Now that Xavier's status has been determined, the class of children is closed. As set forth in my 2025 Decision, decedent's sister Roslyn Lynette McLin, decedent's cousin Sharinon Thompson, and Robin Lynn Johnson, mother of De'Von, all testified that decedent had no other children than those previously established and they would have known about it if he had any additional children.
(III)
After the conclusion of the kinship hearing, GAL Spencer submitted her amended report, recommending that I find that decedent was not married at the time of his death and that he was survived by five children: Marquita, Vernon II, Amina, De'Von, and Joshua.
Based upon the totality of the evidence before me, I concur with the recommendation of GAL Spencer. I find that decedent was not married at the time of his death; that he was survived by five children who are his distributees: Marquita, Vernon II, Amina, De'Von, and Joshua; that the child Felicia predeceased the decedent leaving no issue; that the child Xavier was adopted out and is not entitled to inherit from decedent pursuant to DRL 117; and that the classes of spouse and issue are closed.
In my 2025 Decision, I approved fees to GAL Spencer in the amount of $990.00. GAL Spencer has waived fees for her work subsequent to the 2025 Decision and shall be entitled to receive CLE credits for her time expended.

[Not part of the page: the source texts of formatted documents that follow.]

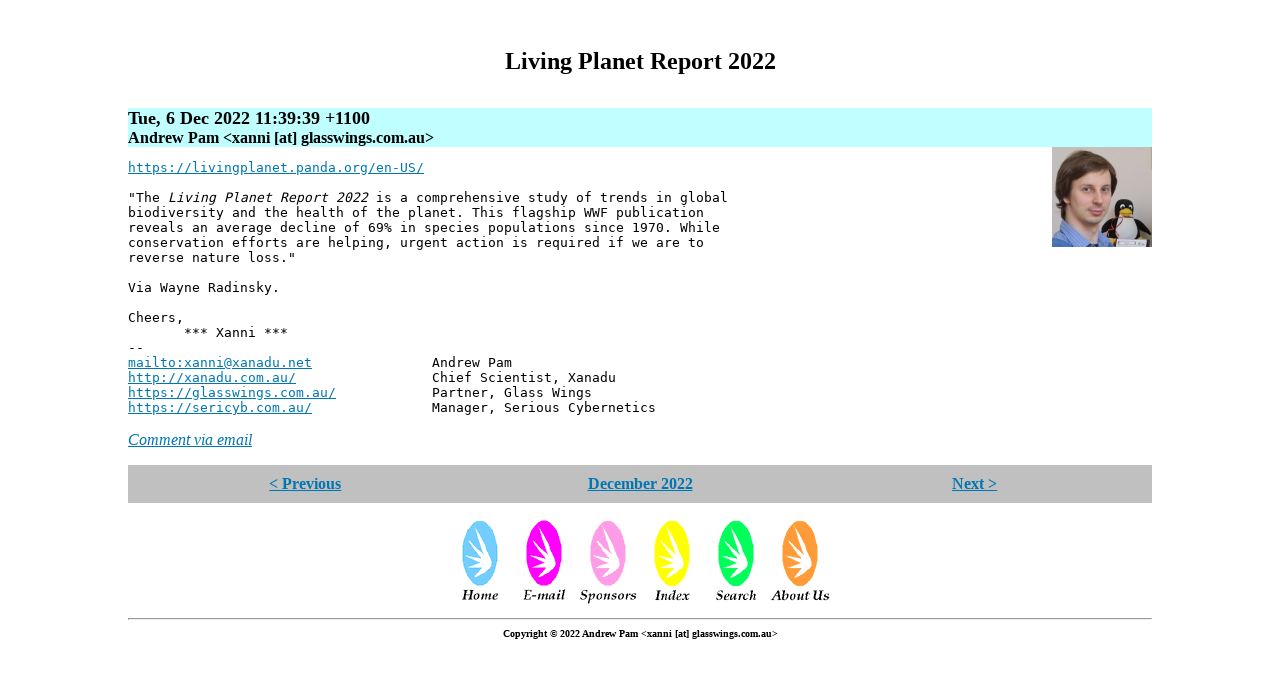

--- FILE ---
content_type: text/html
request_url: http://glasswings.com.au/blog/2022-12/06-003939.html
body_size: 1437
content:
<!DOCTYPE html>
<html>
<head>
<title>[Glass Wings] Living Planet Report 2022</title>
<meta charset="UTF-8">
<link rel="stylesheet" type="text/css" href="https://glasswings.com.au/blog/mail2blog.css">
<link rel="shortcut icon" href="/favicon.ico" type="image/x-icon">
<link rel="search" type="text/html" title="Search" href="https://search.glasswings.com.au/">
<link rel="alternate" type="application/rss+xml" title="RSS" href="https://glasswings.com.au/blog/gwlist.rdf">
<!--[if gte IE 5]>
<style type="text/css">
div.margins \{ width: 80%; \}
</style>
<![endif]-->
</head>
<body>

<h1 id="M5664113f-56b2-e710-c934-f87fcefe7108:40glasswings.com.au">Living Planet Report 2022</h1>
<h2>Tue, 6 Dec 2022 11:39:39 +1100</h2>
<h3>Andrew Pam &lt;xanni [at] glasswings.com.au></h3>
<img class="author" width="100" height="100" src="../authors/xanni.jpg" alt="Andrew Pam">
<div class="body">
<a href="https://livingplanet.panda.org/en-US/" target="_blank">https://livingplanet.panda.org/en-US/</a><br>
<br>
"The <i>Living Planet Report 2022</i> is a comprehensive study of trends in global<br>
biodiversity and the health of the planet. This flagship WWF publication<br>
reveals an average decline of 69% in species populations since 1970. While<br>
conservation efforts are helping, urgent action is required if we are to<br>
reverse nature loss."<br>
<br>
Via Wayne Radinsky.<br>
<br>
Cheers,<br>
       *** Xanni ***<br>
--<br>
<a href="mailto:xanni@xanadu.net">mailto:xanni@xanadu.net</a>               Andrew Pam<br>
<a href="http://xanadu.com.au/" target="_blank">http://xanadu.com.au/</a>                 Chief Scientist, Xanadu<br>
<a href="https://glasswings.com.au/" target="_blank">https://glasswings.com.au/</a>            Partner, Glass Wings<br>
<a href="https://sericyb.com.au/" target="_blank">https://sericyb.com.au/</a>               Manager, Serious Cybernetics<br>
</div>

<p class="email"><a href="mailto:gwlist@glasswings.com.au?Subject=Re%3A%20Living%20Planet%20Report%202022&amp;In-Reply-To=%3C5664113f-56b2-e710-c934-f87fcefe7108%40glasswings.com.au%3E">Comment via email</a></p>
<div class="addthis_toolbox addthis_default_style">
<a class="addthis_button_preferred_1"></a>
<a class="addthis_button_preferred_2"></a>
<a class="addthis_button_preferred_3"></a>
<a class="addthis_button_preferred_4"></a>
<a class="addthis_button_compact"></a>
</div>
<script type="text/javascript"
 src="https://s7.addthis.com/js/250/addthis_widget.js#pubid=xa-4e2b8ce87a6a3748"></script><div class="navigate">
<div><a href="06-003812.html">&lt;&nbsp;Previous</a></div>
<div><a href="index.html">December 2022</a></div>
<div><a href="06-004027.html">Next&nbsp;&gt;</a></div>
</div>
<div style="text-align: center;">
<a href="/"><img src="/home.gif" alt="Home" width="60" height="87" border="0"></a>
<a href="/email.html"><img src="/email.gif" alt="E-Mail" width="60" height="87" border="0"></a>
<a href="/sponsors.html"><img src="/sponsors.gif" alt="Sponsors" width="60" height="87" border="0"></a>
<a href="/bigindex.html"><img src="/index.gif" alt="Index" width="60" height="87" border="0"></a>
<a href="http://search.glasswings.com.au/"><img src="/search.gif" alt="Search" width="60" height="87" border="0"></a>
<a href="/aboutus.html"><img src="/about.gif" alt="About Us" width="60" height="87" border="0"></a>
</div>
<hr>
<div class="copyright">Copyright © 2022 Andrew Pam &lt;xanni [at] glasswings.com.au></div>
</body>
</html>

This decision shall constitute the Order and Decree of this Court, and no other or further order or decree shall be required.
DATED: April 3, 2026
BUFFALO, NEW YORK
Hon. Acea M. Mosey
Erie County Surrogate Court Judge
Footnotes
- Footnote 1: Marquita and Vernon II were eligible to serve as co-fiduciaries in this matter, upon filing proof of paternity in compliance with EPTL 4-1.2(a)(2)(A).